### Verilen görev:
Futbolcu Sebo'yu anlatan metne göre Sebo'nun şirket yetkilisine hangi belgeyi götürdüğünü yazın.

### Metinden kesit:
--

Okul
arkadaşım futbolcu Sebahattin (Sebo) okul bitince, mezuniyet
belgesini aldı, Mersin'de bulunan ailesinin yanına gitti. Henüz iş
aramaya başlamamış. Daha ne yapacağını bilmiyor, boş zamanı
çok. Mahalle takımında gün içinde futbol oynuyor. Ufak tefek ama
acar futbolcu, pasları gole çevirmekte üstüne yok. Mahalle
takımlarının maçlarını izleyen bir teknik direktör, bizim
Sabo'yu sahada farkediyor, "Gel bizim takımda bu haftasonu
oyna", diyor. Sabo önce yedek kulübesinde bekliyor, ikinci
yarıda maça giriyor ve galibiyet golünü atıyor. Maçlar devam
ediyor, Sebo'yu asıl kadroya alıyorlar. Takımın sponsoru yerel
firma, takım oyuncularını şirket içi geçici işçi olarak
kadroya almak istiyor. Oyuncular maddi olarak biraz ferahlasınlar,
asgari ücrette olsa biraz para alsınlar, istiyor.
Sponsor
firma yetkilisi, Teknik direktör ile beraber takım oyuncularını
topluyor, durumu açıklıyor. "Çocuklar son bitirdiğiniz okul
neyse diplomanızı getirin, ilkokul ortaokul lise, ne varsa bize
getirin, sizi şirket bünyesinde geçici işçi olarak kadroya
alalım", diyor. Sebo, ODTU Makina mühendisliği bitirme
belgesini götürüyor. Şirket yetkilisi şaşırıyor. "Oğlum
sen eğer ODTÜ Makina mezunu isen ingilizce de biliyorsundur, doğru
mu?" diyor. Sebo doğruluyor. Yıl 1973, o sıralar İngilizce
bilen Mersin'de yerleşik ODTÜ mezunu genç makina mühendisi kaç
tane var? Sebo şirkette doğrudan işe alınıyor. Şirket yeni
yatırım yapmış, yabancı firmalardan yeni makinalar alınmış,
işletme katologları gelmiş, makinaların devreye alma çalışmaları
başlamış, yabancılarla mukavele görüşmeleri, yabancı
süpervizörlerle makina montaj çalışmaları var. Sebo fabrikada
yoğun bir iş yükü altına giriyor.
Futbol
akşamları ve haftasonları stress atma için devam ediyor. Ancak
fabrikadaki yoğun iş yükü devamlı futbol oynamasına uygun
değil. Bu arada futbol oynarken aynı zamanda yerel takımın teknik
direktör yardımcılığını üstleniyor. Takım başarılı bir
grafik çiziyor. Yıl sonunda takım yöneticileri Sebo'ya "Yeni
teknik direktör sen ol", diyorlar. Sebo iki arada kalıyor.
Şirkette devam mı etsin? yoksa teknik direktör olup futbol
hayatını mı sürdürsün? Şirket kariyerine devam kararı alıyor.

--

### Veri kümesinden kesit:
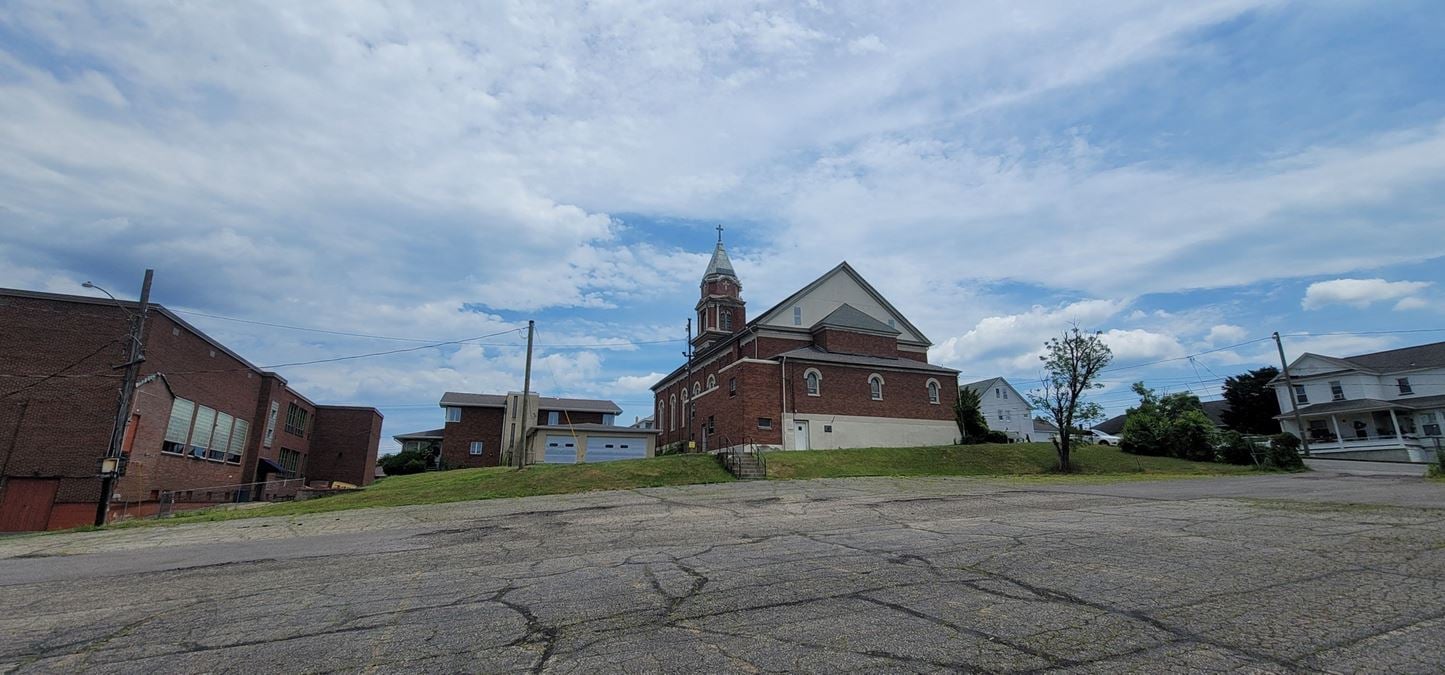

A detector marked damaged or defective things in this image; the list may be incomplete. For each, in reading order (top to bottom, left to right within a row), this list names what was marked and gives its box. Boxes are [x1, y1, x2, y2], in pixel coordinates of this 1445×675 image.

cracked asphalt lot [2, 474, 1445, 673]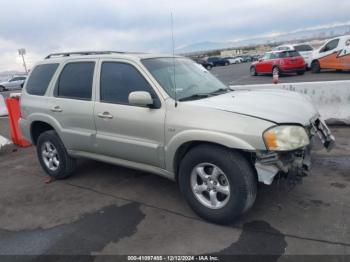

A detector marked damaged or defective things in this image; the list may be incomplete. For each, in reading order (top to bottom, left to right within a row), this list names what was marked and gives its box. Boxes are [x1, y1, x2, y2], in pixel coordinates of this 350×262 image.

--

### Görevin yanıtı:
Sebo, ODTÜ Makina mühendisliği bitirme belgesini götürüyor.